On Friday, September 10, DXY struggled for a direction below the 92.50 mark.
- DXY trades around the mid-92.00s on Friday, alternating gains and losses.
- US 10-year reference yields reclaim the 1.30 percent mark.
- August producer prices will go first, followed by wholesale inventories in the economic calendar.
DXY fundamental forecast
The US Dollar Index is trading around the 92.50 range towards the week’s conclusion with no apparent direction.
DXY risking trends
After retreating to weekly lows at 1.28 percent, the index looks to be holding around Thursday’s closing in the mid-92.00s, all despite a slight rise in yields on the US 10-year benchmark note to the range beyond 1.30 percent.
Meanwhile, Delta worries continue to weigh on mood and might function as a good source of profit for dollar bears as risk aversion rises. At the same time, fears of a halt in the US economic recovery appear to be subsiding after recent Initial Claims fell to 18-month lows in the week to September 4. (310K).
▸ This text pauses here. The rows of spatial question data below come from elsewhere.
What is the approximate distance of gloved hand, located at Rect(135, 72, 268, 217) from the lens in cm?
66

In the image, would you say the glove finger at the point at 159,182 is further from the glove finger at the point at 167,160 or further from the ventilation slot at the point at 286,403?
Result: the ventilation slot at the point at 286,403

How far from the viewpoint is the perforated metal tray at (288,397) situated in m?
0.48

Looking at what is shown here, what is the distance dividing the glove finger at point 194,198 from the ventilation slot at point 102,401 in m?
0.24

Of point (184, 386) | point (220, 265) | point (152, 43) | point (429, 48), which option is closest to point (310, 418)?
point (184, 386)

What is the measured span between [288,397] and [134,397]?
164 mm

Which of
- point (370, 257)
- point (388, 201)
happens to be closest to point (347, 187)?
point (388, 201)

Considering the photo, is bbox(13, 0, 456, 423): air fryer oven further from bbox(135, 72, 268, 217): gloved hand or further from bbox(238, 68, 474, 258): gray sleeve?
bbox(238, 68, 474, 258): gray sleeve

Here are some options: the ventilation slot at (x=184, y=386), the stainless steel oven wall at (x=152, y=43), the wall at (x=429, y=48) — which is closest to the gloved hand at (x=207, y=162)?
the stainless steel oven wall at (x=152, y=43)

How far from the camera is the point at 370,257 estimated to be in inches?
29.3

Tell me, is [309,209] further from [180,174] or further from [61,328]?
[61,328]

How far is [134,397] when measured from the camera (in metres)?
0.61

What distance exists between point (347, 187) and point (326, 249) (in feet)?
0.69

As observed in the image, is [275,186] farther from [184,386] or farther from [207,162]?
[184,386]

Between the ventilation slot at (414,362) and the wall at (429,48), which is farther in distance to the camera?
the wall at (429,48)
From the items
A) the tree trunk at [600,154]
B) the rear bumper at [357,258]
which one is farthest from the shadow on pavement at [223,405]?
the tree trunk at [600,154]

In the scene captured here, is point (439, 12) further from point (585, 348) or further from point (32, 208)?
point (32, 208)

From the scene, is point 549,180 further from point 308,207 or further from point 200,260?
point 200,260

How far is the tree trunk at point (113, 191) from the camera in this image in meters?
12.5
Biden’s multibillion-dollar infrastructure and family-support package is also the center of attention. Under Biden’s administration, there was a trade war between the United States and China. Speculation tapering vs. economic rebound real interest rates in the United States vs. Europe. The debate over the debt ceiling. Afghanistan poses geopolitical dangers.
Favor for greenback
It’s worth noting that record-high covid infections in Australia’s largest state, New South Wales (NSW), as well as China’s recent rise in infections, favor the US dollar as a safe-haven asset.
Furthermore, rumors that Australia may cancel a 99-year lease deal with China on the Port of Darwin, as reported by the Australian Financial Review (AFR), boost the greenback.
Key data releases from the US
Looking forward, the US Producer Price Index (PPI) data for August will be essential to watch for intermediate direction, with 0.6 percent MoM predicted against 1.0 percent before. However, the ECB’s passing and the lack of big data/events may leave market participants looking for new momentum in risk triggers.
Persistent Covid-19 concerns, uncertainties about the recovery in US economic activity, and moderately higher rates have all supported the dollar’s recent good performance. They will continue to be drivers for bullish attempts in the short term.
High inflation, tapering predictions, and the success of the US economic recovery compared to its rivals overseas are all likely to provide additional support for the currency.
DXY technical analysis: key levels in action
Although the bad mood around the dollar remains on the back of increased demand for riskier assets, the corrective drop in DXY looks to have encountered some significant contention near 92.40 on Thursday.
DXY is above the 100-day moving average on the daily chart, while the RSI is below the neutral level.
Currently, the index is down 0.09 percent at 92.46, with a break over 92.86 (monthly high Sep.8) opening the way to 93.18 (high Aug.27) and subsequently 93.72. (2021 high Aug.20).
The next downward hurdle appears at 91.94 (monthly low Sep.3), followed by 91.78 (monthly low Jul.30), and lastly 91.69. (100-day SMA).